EXCERPTED TEXT:
━━━━━━━━

Anyone who has spent time with me during the past two weeks knows that I have been on Jury Duty. Naturally, I complained endlessly about the inconvenience it caused me. My whole schedule was disrupted, I got behind in my work, and I had to stay up late at night to catch up. My friends and family were polite about it: they listen with apparent rapt attention, but I could see their eyes darting nervously ab aout the room, looking for anvenue of escape or an opportunity to change the subject, as I droned on about the stress of it all. Whining is de rigueur when a New Yorker is compelled to head downtown for such civic service, with the caveat that lunch in Chinatown and Little Italy can ease some of the pain and indignity.
Deep inside, however, I have other, different and opposite feelings about Jury Duty. To tell the whole truth, the experience excites me. First of all, it is a change of pace: new people, new venue, a new responsibility. Next, there is something wonderfully reassuring in knowing that, as a citizen, I am fully qualified to do an excellent job as a juror. Finally, I feel a combination of pride, delight, wonder and terror in performing an act so fundamentally essential, so profoundly spiritual, and so incontrovertibly American. To tell the truth, all of my courthouse visits as a juror have felt this way. Whining aside, I think that serving on a jury brings out the best in people—it certainly does in me. It presses me to be more straightforward with myself about what I know and don’t know, and it requires me to express myself honestly and articulately to my peers. Even when it gets emotional and jurors become irritated with one another because—well—no two people think or feel alike, the experience is exhilarating and, to my mind, redemptive.

━━━━━━━━

DATA SECTION:
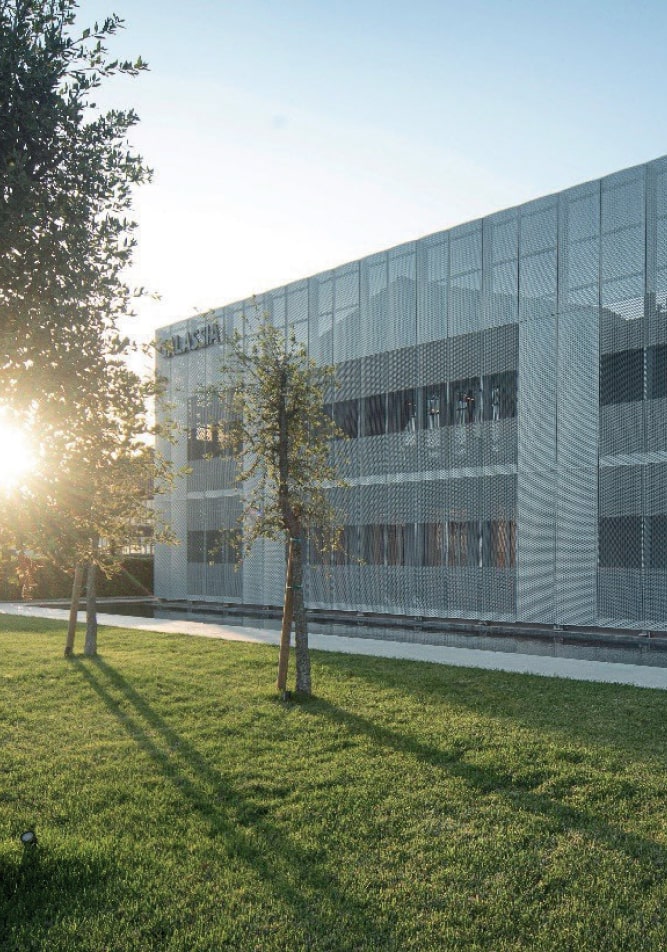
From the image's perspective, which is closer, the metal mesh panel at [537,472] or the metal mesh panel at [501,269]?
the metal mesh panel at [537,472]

━━━━━━━━

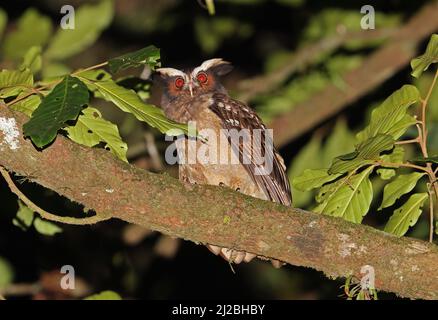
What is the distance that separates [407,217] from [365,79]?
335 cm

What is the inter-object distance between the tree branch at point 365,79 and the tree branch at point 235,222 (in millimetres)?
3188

━━━━━━━━

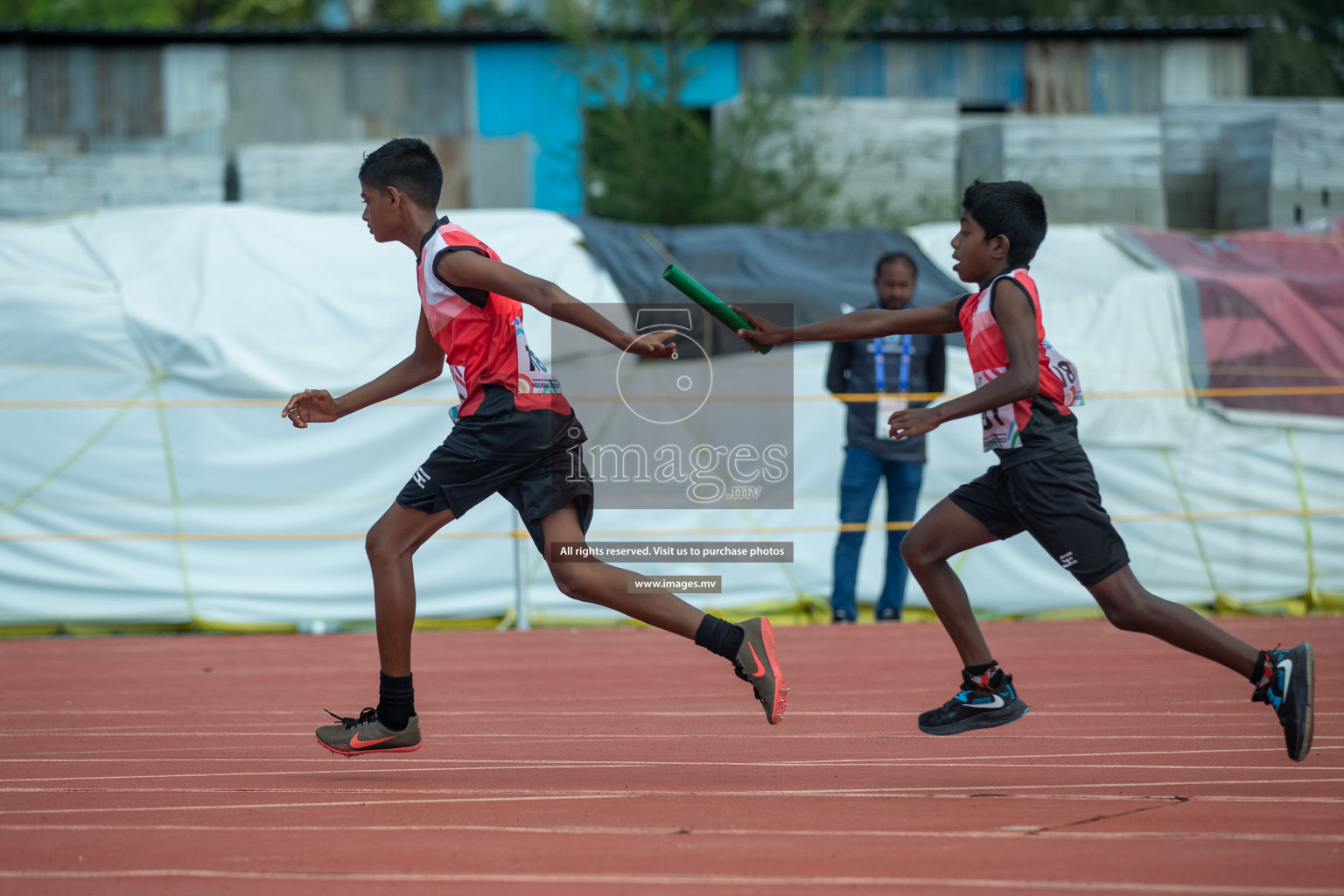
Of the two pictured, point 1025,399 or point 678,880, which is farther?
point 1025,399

━━━━━━━━

LIST OF TASKS:
- A) According to the essay on jury duty, what can ease some of the pain and indignity of a New Yorker's civic service downtown?
- B) Extract the passage of the essay on jury duty starting at "Anyone who has" and ending at "pain and indignity.".

ANSWERS FOR THE EXERCISE:
- A) Lunch in Chinatown and Little Italy.

- B)
Anyone who has spent time with me during the past two weeks knows that I have been on Jury Duty. Naturally, I complained endlessly about the inconvenience it caused me. My whole schedule was disrupted, I got behind in my work, and I had to stay up late at night to catch up. My friends and family were polite about it: they listen with apparent rapt attention, but I could see their eyes darting nervously ab aout the room, looking for anvenue of escape or an opportunity to change the subject, as I droned on about the stress of it all. Whining is de rigueur when a New Yorker is compelled to head downtown for such civic service, with the caveat that lunch in Chinatown and Little Italy can ease some of the pain and indignity.